More Noted Things
Earthquake Relief Day: Today is Earthquake Relief Day on the net. It's organized by Desipundit and promoted by our friend, Sepoy, at Chapati Mystery. Give generously, please.
Congratulations: To history blogger Josh Marshall, whose Talking Points Memo is featured this week by the Washington Post. Josh is a Princeton graduate with a doctorate in early American history from Brown. Launching his blog just after the presidential election in 2000 has led him to a very promising career in journalism. If not for that, Marshall says that he would probably still be in academia. After all, he still reads more history than current affairs, but his blogging and journalism entrepreneurship has recently created an impressive current affairs site, TPM Café, which features several regular and many guest contributors.
Charles C. Mann Replies: On Monday, in reference to Charles C. Mann's new book, 1491, I praised its challenge to received ideas about what life in the western hemisphere was like before the European incursion. My reservation about the native Americans not having the wheel prompted Mann to reply as follows:
... in case you are interested my book has a section (pp. 222-224, also pp.19-20) on whether one can interpret the failure to use the wheel as an indication of native technological inferiority (which I take as your belief). My argument is: only very cautiously, and probably not in this case.
Societies tend to place disproportionate value on the technologies in which they excel. Sixteenth-century Europeans by most measures were world leaders in technologies involving wheels, pulleys, and that sort of thing (see Kenneth Pomeranz's Great Divergence for a discussion of this). But they were latecomers to other types of scientific and technical developments. The very late and reluctant adoption of zero (actively battled by the Roman Catholic church until the 15th c--see Tobias Dantzig's Number: The Language of Science) is perhaps the foremost example of the former, and the failure to invent the moldboard plow (see Needham) is an example of the former. Meanwhile, Indian societies had less use for wheeled vehicles because they lacked draft animals. And so on.

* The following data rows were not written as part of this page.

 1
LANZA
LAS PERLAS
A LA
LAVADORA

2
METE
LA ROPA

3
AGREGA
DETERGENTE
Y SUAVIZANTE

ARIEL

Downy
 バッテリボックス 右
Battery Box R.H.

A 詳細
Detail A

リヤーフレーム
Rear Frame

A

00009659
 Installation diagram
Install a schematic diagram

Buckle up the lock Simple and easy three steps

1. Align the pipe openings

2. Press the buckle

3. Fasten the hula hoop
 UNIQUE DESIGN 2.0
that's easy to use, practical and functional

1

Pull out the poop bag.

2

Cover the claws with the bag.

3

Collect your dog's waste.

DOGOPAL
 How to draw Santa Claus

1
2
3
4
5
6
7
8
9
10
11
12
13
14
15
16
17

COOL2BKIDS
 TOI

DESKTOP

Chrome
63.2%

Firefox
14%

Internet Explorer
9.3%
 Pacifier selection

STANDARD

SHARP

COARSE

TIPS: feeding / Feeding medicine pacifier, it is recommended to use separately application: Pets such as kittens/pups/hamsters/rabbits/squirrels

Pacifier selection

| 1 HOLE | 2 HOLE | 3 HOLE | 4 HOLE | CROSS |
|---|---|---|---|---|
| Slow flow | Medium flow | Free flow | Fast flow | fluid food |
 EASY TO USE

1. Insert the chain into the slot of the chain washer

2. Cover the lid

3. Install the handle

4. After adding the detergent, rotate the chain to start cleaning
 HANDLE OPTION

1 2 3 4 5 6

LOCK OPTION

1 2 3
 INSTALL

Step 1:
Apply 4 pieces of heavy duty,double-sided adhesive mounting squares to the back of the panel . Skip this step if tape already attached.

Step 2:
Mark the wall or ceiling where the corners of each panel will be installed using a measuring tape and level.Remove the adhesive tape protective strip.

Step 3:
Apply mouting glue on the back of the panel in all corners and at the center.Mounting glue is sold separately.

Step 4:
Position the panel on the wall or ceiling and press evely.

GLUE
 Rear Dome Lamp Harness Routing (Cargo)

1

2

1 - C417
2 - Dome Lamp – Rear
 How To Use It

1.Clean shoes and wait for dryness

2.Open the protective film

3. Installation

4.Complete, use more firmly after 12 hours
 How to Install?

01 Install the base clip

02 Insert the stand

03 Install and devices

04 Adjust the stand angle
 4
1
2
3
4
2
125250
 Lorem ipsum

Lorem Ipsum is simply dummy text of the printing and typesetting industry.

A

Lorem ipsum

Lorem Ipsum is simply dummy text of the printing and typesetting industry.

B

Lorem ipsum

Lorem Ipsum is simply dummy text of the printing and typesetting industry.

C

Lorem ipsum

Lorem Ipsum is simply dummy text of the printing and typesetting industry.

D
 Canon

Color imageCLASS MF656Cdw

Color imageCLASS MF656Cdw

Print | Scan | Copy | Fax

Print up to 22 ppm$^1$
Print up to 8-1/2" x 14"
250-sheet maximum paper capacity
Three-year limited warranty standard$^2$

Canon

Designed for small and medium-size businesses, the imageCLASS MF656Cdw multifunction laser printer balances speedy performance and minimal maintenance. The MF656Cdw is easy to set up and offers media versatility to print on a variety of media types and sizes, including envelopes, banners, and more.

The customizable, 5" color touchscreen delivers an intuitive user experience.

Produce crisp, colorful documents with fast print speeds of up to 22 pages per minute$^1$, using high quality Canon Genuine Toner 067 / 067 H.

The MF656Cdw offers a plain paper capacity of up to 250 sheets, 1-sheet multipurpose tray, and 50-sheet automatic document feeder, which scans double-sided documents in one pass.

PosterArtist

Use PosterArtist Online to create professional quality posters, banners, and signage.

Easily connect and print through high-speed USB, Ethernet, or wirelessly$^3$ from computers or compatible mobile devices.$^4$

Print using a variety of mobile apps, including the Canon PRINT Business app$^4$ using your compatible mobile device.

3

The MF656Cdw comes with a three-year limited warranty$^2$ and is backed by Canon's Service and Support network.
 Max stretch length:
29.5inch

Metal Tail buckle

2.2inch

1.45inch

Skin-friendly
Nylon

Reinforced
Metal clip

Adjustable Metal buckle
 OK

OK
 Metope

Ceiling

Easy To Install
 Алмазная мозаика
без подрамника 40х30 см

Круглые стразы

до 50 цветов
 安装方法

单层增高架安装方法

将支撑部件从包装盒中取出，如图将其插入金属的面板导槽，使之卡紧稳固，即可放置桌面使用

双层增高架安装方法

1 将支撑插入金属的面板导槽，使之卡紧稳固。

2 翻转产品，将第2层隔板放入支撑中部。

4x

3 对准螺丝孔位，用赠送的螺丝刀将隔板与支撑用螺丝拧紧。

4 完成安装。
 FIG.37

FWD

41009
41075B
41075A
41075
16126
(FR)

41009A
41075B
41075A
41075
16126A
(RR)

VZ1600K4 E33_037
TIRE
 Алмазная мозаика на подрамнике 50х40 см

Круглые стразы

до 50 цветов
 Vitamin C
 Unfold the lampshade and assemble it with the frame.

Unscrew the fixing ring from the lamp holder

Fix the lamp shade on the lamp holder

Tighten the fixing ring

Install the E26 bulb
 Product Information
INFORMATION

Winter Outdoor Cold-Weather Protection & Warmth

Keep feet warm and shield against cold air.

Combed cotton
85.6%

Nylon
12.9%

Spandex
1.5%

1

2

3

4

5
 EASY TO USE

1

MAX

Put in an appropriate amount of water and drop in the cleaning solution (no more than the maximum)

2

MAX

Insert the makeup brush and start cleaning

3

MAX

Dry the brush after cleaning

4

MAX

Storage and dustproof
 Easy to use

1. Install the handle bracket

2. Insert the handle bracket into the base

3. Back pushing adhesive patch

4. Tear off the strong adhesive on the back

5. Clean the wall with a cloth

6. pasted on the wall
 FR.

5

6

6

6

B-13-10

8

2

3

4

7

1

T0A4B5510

As I point out, the question,"which is worse off, a culture that can't readily multiply or divide or a culture that can't push around stuff in carts?" isn't really answerable in a straightforward way. So: I may be exaggerating (or, since I'm reporting other scholars' claims, THEY may be exaggerating) native accomplishments, but I don't think denigrating them for lacking wheels is a good way to prove it.
Mann's thoughtful reply is indicative of the challenge his book offers. I could quibble that wheels turned out to have many more uses than merely"pushing around stuff in carts" and wonder whether having wheels and draft animals is a chicken and egg argument, but I admire his determination that we look at the world in ways we haven't yet done.
Indemnification, Please: I thought that The Drunkablog's reference to Cliopatria as"that cesspit of laughter and sin, the History News Network blog Cliopatra" must surely refer to some other unfortunate blog, but the link does, indeed, lead here. Like many of those who link to her, jgm misspells Cliopatria's fair name. Her reputation, however, will cost you.
Good Wishes: Finally, best wishes to Dave Merkowitz at the University of Cincinnati who goes up for his doctoral exams on Monday!
Barry DeCicco - 10/26/2005
"I could quibble that wheels turned out to have many more uses than merely "pushing around stuff in carts" and wonder whether having wheels and draft animals is a chicken and egg argument,..."
Weren't draft animals in widespread use in Eurasia long before the wheel was used?